◆ BRANO
Le variazioni sul sound dei Sabbath incorporano elementi progressive rock, figli del periodo in cui Tony Iommi militò nei Jethro Tull, l'uso del pianoforte, del mellotron, dell'orchestra.
L'atmosfera americana aveva fatto decisamente bene e lo studio di regiStrazione, The Record Plant, stimolava ulteriormente la verve creativa del gruppo.
Uno studio all'avanguardia, decisamente migliore di quelli in cui avevano registrato, al punto che spinse i quattro a voler produrre l'opera completamente da soli, senza l'ausilio di Rodger Bain.
E non tanto perché non si fidassero di lui, quanto per il desiderio di realizzare da cima a fondo tutto il lavoro. Si mormora che da quel giorno Rodger scomparve e non volle parlare più con nessuno.
Il tutto si concluse nell'arco di due mesi. Durante quel periodo parecchia strumentazione fu portata nella villa di Dupont, utile a comporre le ultime canzoni dell'album.
L'ambiente aveva portato la band a lavorare come dei professionisti: atteggiamento sempre attivo, presenza costante e soprattutto l'obbiettivo di realizzare qualcosa di diverso.
Il pianoforte trovato nella sala da ballo servì per la composizione di "Changes". Lo trovò Tony, che prese l'abitudine di suonarlo. Soprattutto la notte. In una di queste entrò Ozzy, che al suono di Iommi esclamò: "Oh, mica male!". Cominciò a canticchiarci sopra, mentre Geezer si mise ad accompagnare con un mellotron. L'idea di registrarla fu immediata.
Suonava strana, non sembrava qualcosa dei Sabbath, ma piaceva. Intrigava.
A Laguna Beach nacque "Laguna Sunrise", realmente ispirata al sorgere del sole.
C'era Spock, con Tony, uno dei ragazzi dell'equipaggio. Un bravo chitarrista.
Trascorsa la notte svegli, al sorgere del sole Iommi cominciò a buttare giù le note che presto sarebbero diventate quelle della canzone. La chitarra acustica solleticò l'idea di utilizzare un'orchestra e alla fine tutti i pezzi del puzzle andarono al loro posto.
"Laguna Sunrise" aprì le porte dell'utilizzo dell'orchestra, ripetuta successivamente in "Spiral Architect" (Sabbath Bloody Sabbath) e in "Supertzar" (Sabotage).
Anche in "Snowblind", nel finale, s'è fatto uso degli orchestrali, ma il pezzo, senza ombra di dubbio, è famoso per altro.
Inizialmente doveva essere il titolo dell'album, ma il riferimento alla "polvere bianca" (snow = neve) consigliò l'utilizzo di VOL.4.

◆ COMPITI DA SVOLGERE
A) Aggiorna il brano riscrivendone il tratto da "Suonava strana, non" fino a "Un bravo chitarrista." compreso, con "Kirk" al posto di "Spock".
B) Quante righe contengono la stringa "JSON"? Le maiuscole e le minuscole contano; rispondi soltanto con il numero.

◆ RIGHE FORNITE
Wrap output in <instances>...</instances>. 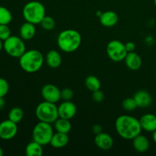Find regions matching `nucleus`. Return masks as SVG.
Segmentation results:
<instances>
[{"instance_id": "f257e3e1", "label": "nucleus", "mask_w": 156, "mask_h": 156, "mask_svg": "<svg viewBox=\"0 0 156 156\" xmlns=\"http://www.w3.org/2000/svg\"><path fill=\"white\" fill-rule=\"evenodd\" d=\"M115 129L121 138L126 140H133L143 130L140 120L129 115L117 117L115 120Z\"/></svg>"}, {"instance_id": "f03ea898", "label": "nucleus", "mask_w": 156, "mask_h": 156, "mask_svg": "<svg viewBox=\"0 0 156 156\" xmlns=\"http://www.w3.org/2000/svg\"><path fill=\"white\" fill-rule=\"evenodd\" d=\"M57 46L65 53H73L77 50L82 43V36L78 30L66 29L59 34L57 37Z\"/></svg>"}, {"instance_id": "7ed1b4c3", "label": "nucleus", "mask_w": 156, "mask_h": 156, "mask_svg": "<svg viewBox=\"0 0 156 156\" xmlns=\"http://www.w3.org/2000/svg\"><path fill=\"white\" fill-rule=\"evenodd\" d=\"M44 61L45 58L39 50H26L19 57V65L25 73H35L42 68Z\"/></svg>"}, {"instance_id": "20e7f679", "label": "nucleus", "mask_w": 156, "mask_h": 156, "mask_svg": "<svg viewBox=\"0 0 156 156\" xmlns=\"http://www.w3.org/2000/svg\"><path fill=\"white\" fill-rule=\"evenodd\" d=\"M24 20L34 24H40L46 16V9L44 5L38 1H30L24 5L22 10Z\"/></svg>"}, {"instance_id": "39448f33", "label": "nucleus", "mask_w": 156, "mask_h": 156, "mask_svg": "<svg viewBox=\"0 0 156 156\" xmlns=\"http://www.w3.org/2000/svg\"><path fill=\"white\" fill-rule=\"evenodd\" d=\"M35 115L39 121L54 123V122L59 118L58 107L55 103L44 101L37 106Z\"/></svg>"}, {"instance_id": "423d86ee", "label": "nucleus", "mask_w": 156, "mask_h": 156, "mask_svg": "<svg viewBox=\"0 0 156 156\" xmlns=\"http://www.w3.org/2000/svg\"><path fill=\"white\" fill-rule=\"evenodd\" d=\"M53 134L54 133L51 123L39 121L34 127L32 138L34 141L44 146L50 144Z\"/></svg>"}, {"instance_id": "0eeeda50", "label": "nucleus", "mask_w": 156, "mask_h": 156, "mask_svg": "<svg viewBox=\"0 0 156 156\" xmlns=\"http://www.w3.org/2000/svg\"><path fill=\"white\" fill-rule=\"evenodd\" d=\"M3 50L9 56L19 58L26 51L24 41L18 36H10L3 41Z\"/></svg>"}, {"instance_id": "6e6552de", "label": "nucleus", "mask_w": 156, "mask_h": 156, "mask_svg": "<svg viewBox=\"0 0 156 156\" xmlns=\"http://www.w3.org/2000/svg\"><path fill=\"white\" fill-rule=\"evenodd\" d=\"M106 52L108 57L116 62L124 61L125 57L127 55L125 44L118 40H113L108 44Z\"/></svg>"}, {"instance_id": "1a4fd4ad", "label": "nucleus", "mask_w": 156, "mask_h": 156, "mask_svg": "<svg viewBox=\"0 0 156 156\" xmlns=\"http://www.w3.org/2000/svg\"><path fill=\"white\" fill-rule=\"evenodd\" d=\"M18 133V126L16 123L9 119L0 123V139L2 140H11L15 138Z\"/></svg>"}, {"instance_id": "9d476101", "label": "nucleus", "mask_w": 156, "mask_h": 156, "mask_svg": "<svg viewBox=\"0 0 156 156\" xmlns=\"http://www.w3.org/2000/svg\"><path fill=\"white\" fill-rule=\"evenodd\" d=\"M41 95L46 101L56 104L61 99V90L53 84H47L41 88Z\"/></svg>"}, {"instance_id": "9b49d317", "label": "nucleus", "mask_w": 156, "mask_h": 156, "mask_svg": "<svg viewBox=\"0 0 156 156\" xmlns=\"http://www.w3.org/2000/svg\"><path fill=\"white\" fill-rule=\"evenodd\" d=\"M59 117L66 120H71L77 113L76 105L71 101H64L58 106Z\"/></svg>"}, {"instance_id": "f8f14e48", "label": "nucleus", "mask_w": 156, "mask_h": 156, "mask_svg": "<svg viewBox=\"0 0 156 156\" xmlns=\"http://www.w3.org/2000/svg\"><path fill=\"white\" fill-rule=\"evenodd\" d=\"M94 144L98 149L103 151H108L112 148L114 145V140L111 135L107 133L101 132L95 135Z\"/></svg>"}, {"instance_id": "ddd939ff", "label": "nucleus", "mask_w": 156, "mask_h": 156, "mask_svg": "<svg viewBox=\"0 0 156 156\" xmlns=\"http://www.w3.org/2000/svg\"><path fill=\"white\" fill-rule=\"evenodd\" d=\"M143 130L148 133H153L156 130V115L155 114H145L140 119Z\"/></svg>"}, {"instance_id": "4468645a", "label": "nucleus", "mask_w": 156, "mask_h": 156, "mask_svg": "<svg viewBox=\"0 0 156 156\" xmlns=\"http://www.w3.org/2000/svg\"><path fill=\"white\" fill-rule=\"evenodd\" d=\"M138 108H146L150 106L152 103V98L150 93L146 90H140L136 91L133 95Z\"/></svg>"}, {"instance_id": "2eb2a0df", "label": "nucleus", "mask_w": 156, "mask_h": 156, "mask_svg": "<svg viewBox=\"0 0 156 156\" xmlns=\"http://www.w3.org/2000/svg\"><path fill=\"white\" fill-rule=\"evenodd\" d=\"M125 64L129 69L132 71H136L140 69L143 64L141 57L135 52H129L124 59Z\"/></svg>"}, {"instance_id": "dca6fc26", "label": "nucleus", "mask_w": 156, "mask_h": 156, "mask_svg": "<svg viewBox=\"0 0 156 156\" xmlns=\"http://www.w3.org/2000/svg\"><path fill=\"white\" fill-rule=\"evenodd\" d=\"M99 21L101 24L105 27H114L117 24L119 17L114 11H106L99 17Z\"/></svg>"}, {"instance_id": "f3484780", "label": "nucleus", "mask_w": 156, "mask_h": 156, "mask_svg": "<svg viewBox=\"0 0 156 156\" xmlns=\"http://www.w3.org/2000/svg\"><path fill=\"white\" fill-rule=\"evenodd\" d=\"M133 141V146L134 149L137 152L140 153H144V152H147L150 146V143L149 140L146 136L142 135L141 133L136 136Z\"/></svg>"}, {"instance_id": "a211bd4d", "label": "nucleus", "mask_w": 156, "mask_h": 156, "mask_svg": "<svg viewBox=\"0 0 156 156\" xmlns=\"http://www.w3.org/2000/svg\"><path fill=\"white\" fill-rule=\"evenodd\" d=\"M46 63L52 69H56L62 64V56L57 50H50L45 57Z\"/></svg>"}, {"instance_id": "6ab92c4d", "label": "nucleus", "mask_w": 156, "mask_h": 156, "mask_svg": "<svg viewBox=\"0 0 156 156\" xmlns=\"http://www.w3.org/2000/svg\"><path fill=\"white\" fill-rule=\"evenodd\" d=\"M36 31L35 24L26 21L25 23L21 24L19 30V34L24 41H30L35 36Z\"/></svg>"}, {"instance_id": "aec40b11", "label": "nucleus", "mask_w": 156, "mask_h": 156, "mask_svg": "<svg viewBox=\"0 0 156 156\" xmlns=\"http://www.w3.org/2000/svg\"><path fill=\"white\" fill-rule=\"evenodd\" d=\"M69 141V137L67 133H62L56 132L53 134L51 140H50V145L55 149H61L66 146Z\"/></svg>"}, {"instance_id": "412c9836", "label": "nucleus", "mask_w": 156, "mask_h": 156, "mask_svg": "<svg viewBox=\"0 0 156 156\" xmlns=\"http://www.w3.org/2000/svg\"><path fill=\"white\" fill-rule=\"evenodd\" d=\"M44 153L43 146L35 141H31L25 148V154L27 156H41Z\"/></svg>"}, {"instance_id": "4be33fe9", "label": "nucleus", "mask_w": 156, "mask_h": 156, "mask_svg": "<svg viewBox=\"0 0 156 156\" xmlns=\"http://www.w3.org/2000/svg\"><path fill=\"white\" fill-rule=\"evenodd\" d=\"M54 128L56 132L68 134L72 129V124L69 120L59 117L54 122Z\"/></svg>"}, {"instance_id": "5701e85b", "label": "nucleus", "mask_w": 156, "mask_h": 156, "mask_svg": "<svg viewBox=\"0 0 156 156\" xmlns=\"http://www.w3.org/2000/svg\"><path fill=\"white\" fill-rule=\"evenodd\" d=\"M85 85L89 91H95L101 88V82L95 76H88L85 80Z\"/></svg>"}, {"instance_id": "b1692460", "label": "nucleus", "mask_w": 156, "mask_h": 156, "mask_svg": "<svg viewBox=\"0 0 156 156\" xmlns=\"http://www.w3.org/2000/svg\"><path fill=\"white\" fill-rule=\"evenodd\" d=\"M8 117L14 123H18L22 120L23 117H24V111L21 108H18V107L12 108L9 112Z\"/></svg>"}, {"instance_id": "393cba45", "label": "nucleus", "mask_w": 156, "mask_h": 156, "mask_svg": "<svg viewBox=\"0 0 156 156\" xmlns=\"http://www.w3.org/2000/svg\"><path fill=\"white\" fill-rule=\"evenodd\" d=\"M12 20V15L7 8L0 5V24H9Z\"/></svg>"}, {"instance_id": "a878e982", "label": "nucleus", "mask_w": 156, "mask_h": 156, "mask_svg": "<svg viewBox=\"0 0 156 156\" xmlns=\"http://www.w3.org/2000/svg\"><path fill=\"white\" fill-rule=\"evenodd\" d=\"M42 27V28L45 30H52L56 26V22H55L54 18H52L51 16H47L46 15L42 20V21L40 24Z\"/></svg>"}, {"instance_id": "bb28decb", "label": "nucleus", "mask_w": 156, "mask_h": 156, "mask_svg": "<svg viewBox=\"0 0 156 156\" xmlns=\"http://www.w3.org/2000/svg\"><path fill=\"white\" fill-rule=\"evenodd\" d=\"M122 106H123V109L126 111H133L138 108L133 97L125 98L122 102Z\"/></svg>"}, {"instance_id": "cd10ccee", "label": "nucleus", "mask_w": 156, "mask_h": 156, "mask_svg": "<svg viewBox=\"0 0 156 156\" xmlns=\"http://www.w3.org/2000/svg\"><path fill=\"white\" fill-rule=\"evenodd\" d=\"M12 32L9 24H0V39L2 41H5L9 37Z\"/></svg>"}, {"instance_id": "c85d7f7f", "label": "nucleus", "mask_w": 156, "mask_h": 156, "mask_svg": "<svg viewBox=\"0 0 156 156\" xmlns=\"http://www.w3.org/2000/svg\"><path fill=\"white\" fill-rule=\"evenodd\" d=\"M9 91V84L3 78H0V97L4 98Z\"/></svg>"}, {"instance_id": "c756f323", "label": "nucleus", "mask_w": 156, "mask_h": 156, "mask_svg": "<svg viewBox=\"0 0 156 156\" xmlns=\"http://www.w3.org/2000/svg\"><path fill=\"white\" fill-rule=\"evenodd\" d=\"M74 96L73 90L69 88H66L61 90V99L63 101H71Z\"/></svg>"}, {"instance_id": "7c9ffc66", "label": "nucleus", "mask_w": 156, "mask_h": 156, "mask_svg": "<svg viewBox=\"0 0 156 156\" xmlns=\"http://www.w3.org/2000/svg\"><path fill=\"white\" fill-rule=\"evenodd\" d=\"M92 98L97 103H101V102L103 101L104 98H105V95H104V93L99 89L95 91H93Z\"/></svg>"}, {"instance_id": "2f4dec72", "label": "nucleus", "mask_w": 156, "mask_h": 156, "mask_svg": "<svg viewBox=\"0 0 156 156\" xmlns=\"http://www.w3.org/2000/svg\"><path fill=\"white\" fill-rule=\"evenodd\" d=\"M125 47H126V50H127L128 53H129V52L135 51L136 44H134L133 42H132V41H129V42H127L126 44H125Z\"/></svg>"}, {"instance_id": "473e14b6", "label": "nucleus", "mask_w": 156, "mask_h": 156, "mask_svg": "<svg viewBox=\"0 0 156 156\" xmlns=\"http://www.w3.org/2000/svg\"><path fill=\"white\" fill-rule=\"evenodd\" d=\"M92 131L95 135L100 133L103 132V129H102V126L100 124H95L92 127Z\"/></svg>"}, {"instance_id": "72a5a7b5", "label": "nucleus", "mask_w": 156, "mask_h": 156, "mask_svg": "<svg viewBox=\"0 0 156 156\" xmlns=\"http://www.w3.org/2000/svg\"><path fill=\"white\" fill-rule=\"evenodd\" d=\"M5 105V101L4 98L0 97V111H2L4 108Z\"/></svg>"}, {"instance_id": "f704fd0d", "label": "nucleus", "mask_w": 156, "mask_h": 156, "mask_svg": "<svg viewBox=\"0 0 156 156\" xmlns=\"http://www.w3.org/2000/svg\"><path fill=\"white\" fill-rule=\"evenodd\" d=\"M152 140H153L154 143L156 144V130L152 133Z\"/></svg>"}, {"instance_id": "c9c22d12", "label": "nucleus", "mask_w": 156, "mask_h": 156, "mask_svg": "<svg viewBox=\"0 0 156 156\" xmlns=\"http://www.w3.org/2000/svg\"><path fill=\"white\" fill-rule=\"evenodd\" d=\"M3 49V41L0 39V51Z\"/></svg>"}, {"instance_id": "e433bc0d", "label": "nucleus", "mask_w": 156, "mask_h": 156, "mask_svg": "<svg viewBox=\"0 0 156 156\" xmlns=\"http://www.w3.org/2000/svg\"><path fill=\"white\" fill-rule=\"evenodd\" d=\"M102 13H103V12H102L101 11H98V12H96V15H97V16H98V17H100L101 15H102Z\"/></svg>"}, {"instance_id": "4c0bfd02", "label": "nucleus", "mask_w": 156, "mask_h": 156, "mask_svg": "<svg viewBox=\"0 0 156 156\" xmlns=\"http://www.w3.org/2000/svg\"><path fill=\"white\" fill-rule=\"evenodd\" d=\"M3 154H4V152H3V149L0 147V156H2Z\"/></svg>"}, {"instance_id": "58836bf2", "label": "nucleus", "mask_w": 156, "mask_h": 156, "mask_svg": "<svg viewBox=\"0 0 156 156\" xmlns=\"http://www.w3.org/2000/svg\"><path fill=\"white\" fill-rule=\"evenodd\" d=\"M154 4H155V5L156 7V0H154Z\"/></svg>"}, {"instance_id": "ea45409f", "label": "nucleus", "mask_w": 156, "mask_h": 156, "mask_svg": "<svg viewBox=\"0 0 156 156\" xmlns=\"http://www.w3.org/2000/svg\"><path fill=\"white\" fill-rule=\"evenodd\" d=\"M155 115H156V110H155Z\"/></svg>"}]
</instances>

==

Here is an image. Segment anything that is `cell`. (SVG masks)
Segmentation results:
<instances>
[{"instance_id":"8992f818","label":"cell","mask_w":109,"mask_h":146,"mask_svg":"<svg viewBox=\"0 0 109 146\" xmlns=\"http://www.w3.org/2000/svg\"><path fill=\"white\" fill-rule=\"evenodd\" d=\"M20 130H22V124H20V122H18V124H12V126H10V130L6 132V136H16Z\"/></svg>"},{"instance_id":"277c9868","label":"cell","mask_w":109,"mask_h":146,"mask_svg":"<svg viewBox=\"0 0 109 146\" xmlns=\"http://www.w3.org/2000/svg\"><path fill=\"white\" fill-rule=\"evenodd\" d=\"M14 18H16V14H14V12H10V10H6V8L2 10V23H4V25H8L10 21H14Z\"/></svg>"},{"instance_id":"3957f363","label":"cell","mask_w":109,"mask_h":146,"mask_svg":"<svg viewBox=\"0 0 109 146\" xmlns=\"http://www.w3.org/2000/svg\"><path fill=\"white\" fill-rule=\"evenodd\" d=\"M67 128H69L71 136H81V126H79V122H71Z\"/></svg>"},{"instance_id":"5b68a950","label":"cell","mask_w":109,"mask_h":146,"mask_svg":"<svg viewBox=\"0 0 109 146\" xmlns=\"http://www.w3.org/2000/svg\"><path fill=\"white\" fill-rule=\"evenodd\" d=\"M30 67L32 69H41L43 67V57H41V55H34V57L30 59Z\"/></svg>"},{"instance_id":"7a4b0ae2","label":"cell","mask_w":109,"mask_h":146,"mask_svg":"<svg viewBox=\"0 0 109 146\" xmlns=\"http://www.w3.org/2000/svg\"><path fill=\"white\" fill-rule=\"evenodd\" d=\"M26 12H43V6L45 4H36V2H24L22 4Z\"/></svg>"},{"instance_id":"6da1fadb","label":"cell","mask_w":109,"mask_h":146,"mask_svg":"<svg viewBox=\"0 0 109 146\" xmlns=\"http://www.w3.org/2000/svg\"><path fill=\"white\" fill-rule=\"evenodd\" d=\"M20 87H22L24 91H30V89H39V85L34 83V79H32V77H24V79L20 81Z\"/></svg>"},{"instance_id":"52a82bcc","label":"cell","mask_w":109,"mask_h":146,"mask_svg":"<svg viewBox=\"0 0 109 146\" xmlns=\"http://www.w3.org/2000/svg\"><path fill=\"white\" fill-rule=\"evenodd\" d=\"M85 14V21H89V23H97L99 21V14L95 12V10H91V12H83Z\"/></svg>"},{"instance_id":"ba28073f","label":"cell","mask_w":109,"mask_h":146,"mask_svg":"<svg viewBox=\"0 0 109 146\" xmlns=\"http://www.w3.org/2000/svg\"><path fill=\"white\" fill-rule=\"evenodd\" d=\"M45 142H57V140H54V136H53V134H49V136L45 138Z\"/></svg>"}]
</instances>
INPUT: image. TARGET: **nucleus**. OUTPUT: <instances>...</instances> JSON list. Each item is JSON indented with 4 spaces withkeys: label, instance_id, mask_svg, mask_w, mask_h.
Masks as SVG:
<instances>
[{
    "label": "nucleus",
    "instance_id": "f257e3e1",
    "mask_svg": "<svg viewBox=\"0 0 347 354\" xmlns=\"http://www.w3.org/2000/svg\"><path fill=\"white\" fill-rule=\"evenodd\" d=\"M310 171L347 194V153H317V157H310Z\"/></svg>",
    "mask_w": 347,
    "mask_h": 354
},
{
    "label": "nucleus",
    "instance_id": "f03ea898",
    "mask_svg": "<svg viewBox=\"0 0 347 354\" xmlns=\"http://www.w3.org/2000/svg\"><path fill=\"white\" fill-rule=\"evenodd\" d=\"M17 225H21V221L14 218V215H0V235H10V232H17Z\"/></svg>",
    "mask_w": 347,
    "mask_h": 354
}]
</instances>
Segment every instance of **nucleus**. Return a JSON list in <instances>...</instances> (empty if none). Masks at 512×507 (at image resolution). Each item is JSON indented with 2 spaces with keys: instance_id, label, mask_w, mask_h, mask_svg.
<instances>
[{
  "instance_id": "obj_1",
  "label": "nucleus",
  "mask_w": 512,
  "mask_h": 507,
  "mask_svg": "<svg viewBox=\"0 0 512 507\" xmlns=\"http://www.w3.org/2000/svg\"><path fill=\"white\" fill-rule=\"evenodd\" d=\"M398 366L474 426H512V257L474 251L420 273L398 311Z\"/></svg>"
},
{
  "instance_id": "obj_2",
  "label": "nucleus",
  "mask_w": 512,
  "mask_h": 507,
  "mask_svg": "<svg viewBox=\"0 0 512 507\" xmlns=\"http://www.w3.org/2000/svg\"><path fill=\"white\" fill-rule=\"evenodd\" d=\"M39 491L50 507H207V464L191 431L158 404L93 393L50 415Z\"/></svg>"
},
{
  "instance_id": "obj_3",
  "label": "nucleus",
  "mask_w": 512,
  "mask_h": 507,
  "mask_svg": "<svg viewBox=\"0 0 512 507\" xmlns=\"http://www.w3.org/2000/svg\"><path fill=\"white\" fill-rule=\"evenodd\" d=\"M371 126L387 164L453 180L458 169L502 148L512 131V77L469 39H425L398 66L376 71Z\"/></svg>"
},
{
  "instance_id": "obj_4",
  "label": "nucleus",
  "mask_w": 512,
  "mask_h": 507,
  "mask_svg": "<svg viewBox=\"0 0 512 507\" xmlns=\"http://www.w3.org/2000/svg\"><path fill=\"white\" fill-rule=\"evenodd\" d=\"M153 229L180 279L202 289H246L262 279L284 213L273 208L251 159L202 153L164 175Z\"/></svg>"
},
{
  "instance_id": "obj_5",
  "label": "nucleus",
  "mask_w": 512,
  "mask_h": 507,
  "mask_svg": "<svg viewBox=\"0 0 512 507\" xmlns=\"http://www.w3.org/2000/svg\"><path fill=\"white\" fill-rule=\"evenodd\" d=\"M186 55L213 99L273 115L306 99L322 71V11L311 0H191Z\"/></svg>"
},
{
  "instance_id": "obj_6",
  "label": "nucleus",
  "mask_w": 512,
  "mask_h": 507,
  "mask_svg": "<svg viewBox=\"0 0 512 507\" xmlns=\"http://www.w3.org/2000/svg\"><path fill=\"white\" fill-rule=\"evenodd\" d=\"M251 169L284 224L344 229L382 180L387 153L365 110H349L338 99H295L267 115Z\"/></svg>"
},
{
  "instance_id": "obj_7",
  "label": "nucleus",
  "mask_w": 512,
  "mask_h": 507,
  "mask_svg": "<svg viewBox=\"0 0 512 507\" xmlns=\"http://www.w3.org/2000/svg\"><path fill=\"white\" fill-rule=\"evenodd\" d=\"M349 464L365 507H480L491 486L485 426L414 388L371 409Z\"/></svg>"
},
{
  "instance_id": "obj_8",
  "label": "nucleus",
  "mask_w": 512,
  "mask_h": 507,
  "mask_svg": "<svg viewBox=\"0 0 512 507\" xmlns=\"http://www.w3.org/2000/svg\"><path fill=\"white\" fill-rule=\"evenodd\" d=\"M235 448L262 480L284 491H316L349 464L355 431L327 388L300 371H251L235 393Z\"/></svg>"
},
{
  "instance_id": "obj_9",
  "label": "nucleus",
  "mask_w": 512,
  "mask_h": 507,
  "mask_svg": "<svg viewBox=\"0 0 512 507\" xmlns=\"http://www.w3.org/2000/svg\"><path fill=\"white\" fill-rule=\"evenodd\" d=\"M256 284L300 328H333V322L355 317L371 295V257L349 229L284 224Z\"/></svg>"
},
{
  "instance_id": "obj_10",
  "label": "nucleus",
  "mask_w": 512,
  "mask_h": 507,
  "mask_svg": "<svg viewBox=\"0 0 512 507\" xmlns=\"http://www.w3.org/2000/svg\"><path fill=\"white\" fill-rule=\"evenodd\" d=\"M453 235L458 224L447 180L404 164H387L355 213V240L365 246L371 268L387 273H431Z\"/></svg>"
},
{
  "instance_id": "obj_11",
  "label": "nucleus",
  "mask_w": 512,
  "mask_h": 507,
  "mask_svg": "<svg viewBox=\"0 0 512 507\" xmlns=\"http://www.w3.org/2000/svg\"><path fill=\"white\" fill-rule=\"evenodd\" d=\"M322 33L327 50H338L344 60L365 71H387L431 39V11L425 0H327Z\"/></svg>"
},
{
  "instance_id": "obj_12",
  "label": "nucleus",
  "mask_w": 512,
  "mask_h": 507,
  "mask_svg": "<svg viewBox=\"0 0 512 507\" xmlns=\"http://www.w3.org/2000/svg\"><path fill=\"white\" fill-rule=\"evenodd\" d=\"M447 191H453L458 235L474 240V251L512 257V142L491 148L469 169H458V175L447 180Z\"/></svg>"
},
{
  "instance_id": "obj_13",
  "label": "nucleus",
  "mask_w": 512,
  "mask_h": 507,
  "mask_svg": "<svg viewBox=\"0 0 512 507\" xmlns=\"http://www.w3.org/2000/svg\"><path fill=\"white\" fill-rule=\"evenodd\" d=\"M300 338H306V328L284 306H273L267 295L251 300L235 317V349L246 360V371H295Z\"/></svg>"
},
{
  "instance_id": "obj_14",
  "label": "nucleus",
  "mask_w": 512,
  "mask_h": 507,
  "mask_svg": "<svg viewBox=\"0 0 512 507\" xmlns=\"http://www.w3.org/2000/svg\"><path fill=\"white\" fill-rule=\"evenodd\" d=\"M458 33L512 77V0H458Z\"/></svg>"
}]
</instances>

◆ LE RISPOSTE
A)
Suonava strana, non sembrava qualcosa dei Sabbath, ma piaceva. Intrigava.
A Laguna Beach nacque "Laguna Sunrise", realmente ispirata al sorgere del sole.
C'era Kirk, con Tony, uno dei ragazzi dell'equipaggio. Un bravo chitarrista.

B) 2